Discussion on: Kubernetes, are you ready for production?

View post

I just started with k8s and used minikube for benchmarking redis (single instance, redis-benchmark with default settings). Here's a very, very short version of the result:

docker:                   100,000 requests/second
k8s/vm-driver=none:                 --- ERROR --- 
k8s/vm-driver=virtualbox:   7,500 requests/second

I wonder why VirtualBox is the default setting of minikube. I mean - the performance gap is huge compared to (native) docker performance! The performance with vm-driver=none would be even more interesting, because it would create docker containers as well, but under the control of minikube. Unfortunately I couldn't run this benchmark, because "sudo minikube start" resulted in a timeout of the dns service (I opened an issue).

Thorsten Hirsch • Sep 16 '19

Now I could complete my benchmark:

docker:                   100,000 requests/second
k8s/vm-driver=none:        28,500 requests/second
k8s/vm-driver=virtualbox:   7,500 requests/second

Oh... that's less than I thought. Why is vm-driver=none so much slower than (native) docker?
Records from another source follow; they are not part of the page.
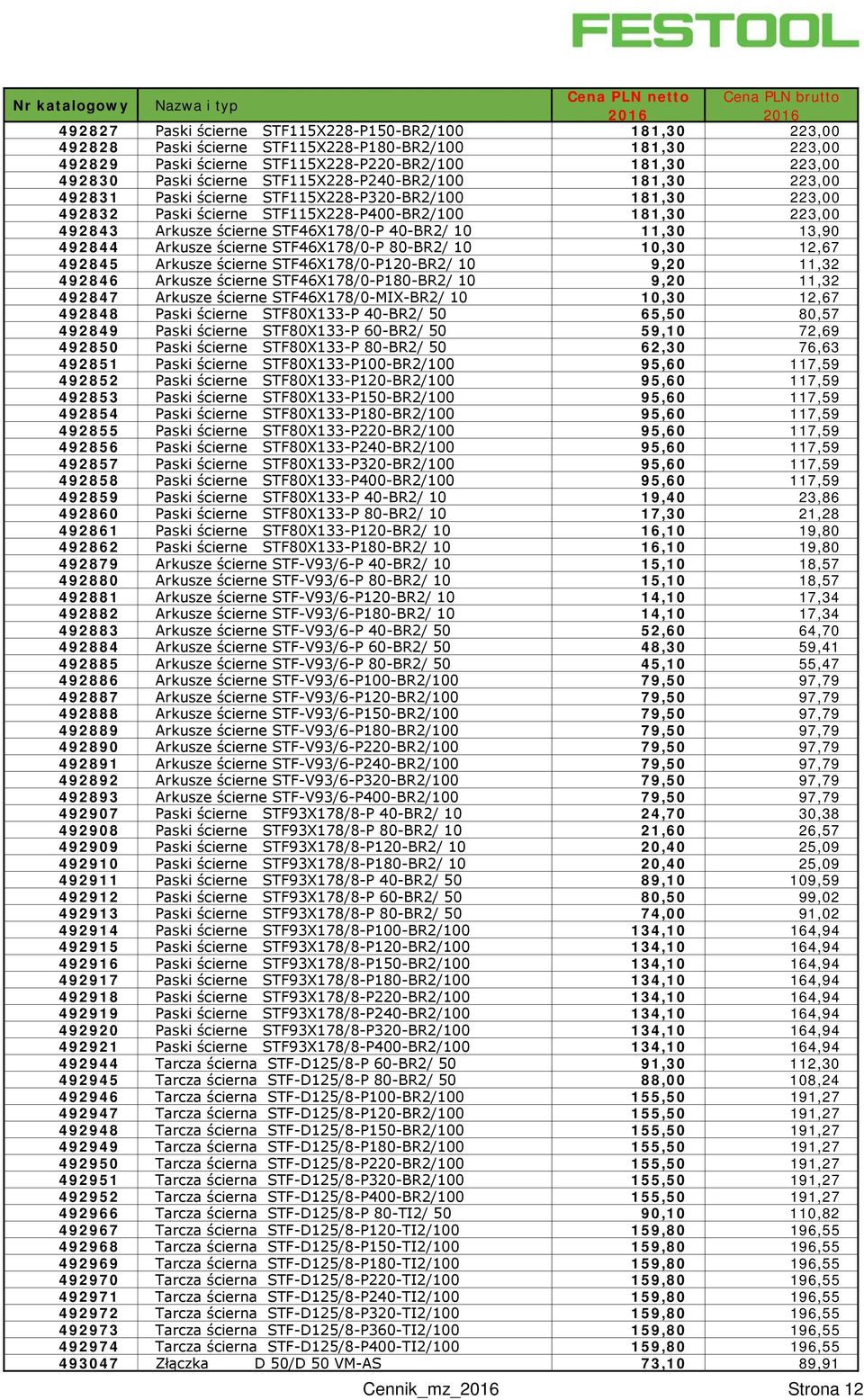 FESTOOL

| Nr katalogowy | Nazwa i typ | Cena PLN netto 2016 | Cena PLN brutto 2016 |
|---|---|---|---|
| 492827 | Paski ścierne STF115X228-P150-BR2/100 | 181,30 | 223,00 |
| 492828 | Paski ścierne STF115X228-P180-BR2/100 | 181,30 | 223,00 |
| 492829 | Paski ścierne STF115X228-P220-BR2/100 | 181,30 | 223,00 |
| 492830 | Paski ścierne STF115X228-P240-BR2/100 | 181,30 | 223,00 |
| 492831 | Paski ścierne STF115X228-P320-BR2/100 | 181,30 | 223,00 |
| 492832 | Paski ścierne STF115X228-P400-BR2/100 | 181,30 | 223,00 |
| 492843 | Arkusze ścierne STF46X178/0-P 40-BR2/ 10 | 11,30 | 13,90 |
| 492844 | Arkusze ścierne STF46X178/0-P 80-BR2/ 10 | 10,30 | 12,67 |
| 492845 | Arkusze ścierne STF46X178/0-P120-BR2/ 10 | 9,20 | 11,32 |
| 492846 | Arkusze ścierne STF46X178/0-P180-BR2/ 10 | 9,20 | 11,32 |
| 492847 | Arkusze ścierne STF46X178/0-MIX-BR2/ 10 | 10,30 | 12,67 |
| 492848 | Paski ścierne STF80X133-P 40-BR2/ 50 | 65,50 | 80,57 |
| 492849 | Paski ścierne STF80X133-P 60-BR2/ 50 | 59,10 | 72,69 |
| 492850 | Paski ścierne STF80X133-P 80-BR2/ 50 | 62,30 | 76,63 |
| 492851 | Paski ścierne STF80X133-P100-BR2/100 | 95,60 | 117,59 |
| 492852 | Paski ścierne STF80X133-P120-BR2/100 | 95,60 | 117,59 |
| 492853 | Paski ścierne STF80X133-P150-BR2/100 | 95,60 | 117,59 |
| 492854 | Paski ścierne STF80X133-P180-BR2/100 | 95,60 | 117,59 |
| 492855 | Paski ścierne STF80X133-P220-BR2/100 | 95,60 | 117,59 |
| 492856 | Paski ścierne STF80X133-P240-BR2/100 | 95,60 | 117,59 |
| 492857 | Paski ścierne STF80X133-P320-BR2/100 | 95,60 | 117,59 |
| 492858 | Paski ścierne STF80X133-P400-BR2/100 | 95,60 | 117,59 |
| 492859 | Paski ścierne STF80X133-P 40-BR2/ 10 | 19,40 | 23,86 |
| 492860 | Paski ścierne STF80X133-P 80-BR2/ 10 | 17,30 | 21,28 |
| 492861 | Paski ścierne STF80X133-P120-BR2/ 10 | 16,10 | 19,80 |
| 492862 | Paski ścierne STF80X133-P180-BR2/ 10 | 16,10 | 19,80 |
| 492879 | Arkusze ścierne STF-V93/6-P 40-BR2/ 10 | 15,10 | 18,57 |
| 492880 | Arkusze ścierne STF-V93/6-P 80-BR2/ 10 | 15,10 | 18,57 |
| 492881 | Arkusze ścierne STF-V93/6-P120-BR2/ 10 | 14,10 | 17,34 |
| 492882 | Arkusze ścierne STF-V93/6-P180-BR2/ 10 | 14,10 | 17,34 |
| 492883 | Arkusze ścierne STF-V93/6-P 40-BR2/ 50 | 52,60 | 64,70 |
| 492884 | Arkusze ścierne STF-V93/6-P 60-BR2/ 50 | 48,30 | 59,41 |
| 492885 | Arkusze ścierne STF-V93/6-P 80-BR2/ 50 | 45,10 | 55,47 |
| 492886 | Arkusze ścierne STF-V93/6-P100-BR2/100 | 79,50 | 97,79 |
| 492887 | Arkusze ścierne STF-V93/6-P120-BR2/100 | 79,50 | 97,79 |
| 492888 | Arkusze ścierne STF-V93/6-P150-BR2/100 | 79,50 | 97,79 |
| 492889 | Arkusze ścierne STF-V93/6-P180-BR2/100 | 79,50 | 97,79 |
| 492890 | Arkusze ścierne STF-V93/6-P220-BR2/100 | 79,50 | 97,79 |
| 492891 | Arkusze ścierne STF-V93/6-P240-BR2/100 | 79,50 | 97,79 |
| 492892 | Arkusze ścierne STF-V93/6-P320-BR2/100 | 79,50 | 97,79 |
| 492893 | Arkusze ścierne STF-V93/6-P400-BR2/100 | 79,50 | 97,79 |
| 492907 | Paski ścierne STF93X178/8-P 40-BR2/ 10 | 24,70 | 30,38 |
| 492908 | Paski ścierne STF93X178/8-P 80-BR2/ 10 | 21,60 | 26,57 |
| 492909 | Paski ścierne STF93X178/8-P120-BR2/ 10 | 20,40 | 25,09 |
| 492910 | Paski ścierne STF93X178/8-P180-BR2/ 10 | 20,40 | 25,09 |
| 492911 | Paski ścierne STF93X178/8-P 40-BR2/ 50 | 89,10 | 109,59 |
| 492912 | Paski ścierne STF93X178/8-P 60-BR2/ 50 | 80,50 | 99,02 |
| 492913 | Paski ścierne STF93X178/8-P 80-BR2/ 50 | 74,00 | 91,02 |
| 492914 | Paski ścierne STF93X178/8-P100-BR2/100 | 134,10 | 164,94 |
| 492915 | Paski ścierne STF93X178/8-P120-BR2/100 | 134,10 | 164,94 |
| 492916 | Paski ścierne STF93X178/8-P150-BR2/100 | 134,10 | 164,94 |
| 492917 | Paski ścierne STF93X178/8-P180-BR2/100 | 134,10 | 164,94 |
| 492918 | Paski ścierne STF93X178/8-P220-BR2/100 | 134,10 | 164,94 |
| 492919 | Paski ścierne STF93X178/8-P240-BR2/100 | 134,10 | 164,94 |
| 492920 | Paski ścierne STF93X178/8-P320-BR2/100 | 134,10 | 164,94 |
| 492921 | Paski ścierne STF93X178/8-P400-BR2/100 | 134,10 | 164,94 |
| 492944 | Tarcza ścierna STF-D125/8-P 60-BR2/ 50 | 91,30 | 112,30 |
| 492945 | Tarcza ścierna STF-D125/8-P 80-BR2/ 50 | 88,00 | 108,24 |
| 492946 | Tarcza ścierna STF-D125/8-P100-BR2/100 | 155,50 | 191,27 |
| 492947 | Tarcza ścierna STF-D125/8-P120-BR2/100 | 155,50 | 191,27 |
| 492948 | Tarcza ścierna STF-D125/8-P150-BR2/100 | 155,50 | 191,27 |
| 492949 | Tarcza ścierna STF-D125/8-P180-BR2/100 | 155,50 | 191,27 |
| 492950 | Tarcza ścierna STF-D125/8-P220-BR2/100 | 155,50 | 191,27 |
| 492951 | Tarcza ścierna STF-D125/8-P320-BR2/100 | 155,50 | 191,27 |
| 492952 | Tarcza ścierna STF-D125/8-P400-BR2/100 | 155,50 | 191,27 |
| 492966 | Tarcza ścierna STF-D125/8-P 80-TI2/ 50 | 90,10 | 110,82 |
| 492967 | Tarcza ścierna STF-D125/8-P120-TI2/100 | 159,80 | 196,55 |
| 492968 | Tarcza ścierna STF-D125/8-P150-TI2/100 | 159,80 | 196,55 |
| 492969 | Tarcza ścierna STF-D125/8-P180-TI2/100 | 159,80 | 196,55 |
| 492970 | Tarcza ścierna STF-D125/8-P220-TI2/100 | 159,80 | 196,55 |
| 492971 | Tarcza ścierna STF-D125/8-P240-TI2/100 | 159,80 | 196,55 |
| 492972 | Tarcza ścierna STF-D125/8-P320-TI2/100 | 159,80 | 196,55 |
| 492973 | Tarcza ścierna STF-D125/8-P360-TI2/100 | 159,80 | 196,55 |
| 492974 | Tarcza ścierna STF-D125/8-P400-TI2/100 | 159,80 | 196,55 |
| 493047 | Złączka D 50/D 50 VM-AS | 73,10 | 89,91 |

Cennik_mz_2016 Strona 12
There are no additional instances of redis in k8s (I removed the 2 pods with the slave instances), so there's no redis replication happening that could harm the performance.

Is k8's load balancing (and all the other stuff) eating up 70% of the performance on my desktop computer? Is the performance decrease less on big server hardware?

Adi Polak • Sep 19 '19

This is an interesting point. I know for a fact that when running things like Kafka and Spark you get better performance when using more than one server, balancing a big load of work. When used correctly the more data they process, the less time it takes them to process the next event/piece of data. When traditional solutions will probably break or fail.

Hence performing at best for big data/events streams at scale workloads.

BTW, Spark for a fact doesn't perform well on small loads, it takes more time than traditional operations on data.

I think that for K8s there is also an overhead when using it for one task/machine at a small load scale. Managing the pods, the networking between master and works/pods through the kubelet ( even when running locally).

I know Kafka and Spark are way different from K8s, but they rely on similar principals and challenges of distributed systems. Some of the challenges come from network bandwidth, lack of shared memory, distributed lock and much more. Which makes me wonder if ppl will be interested in reading a blog post about it.. 🤔

BTW, I like how your research shows that for one task, docker is good on its own. and for more. the vm= none, is none means bare metal? or actually native docker? from the documentation, it says that this is the vm supplied by the user.

BTW, documentation also say that When run in none mode, minikube has no built-in resource limit mechanism, which means you could deploy pods which would consume all of the host's resources. which can explain the better performance. What are the virtualbox limitations? can it be a low RAM? and than Radis need to write and read from disk and not from memory?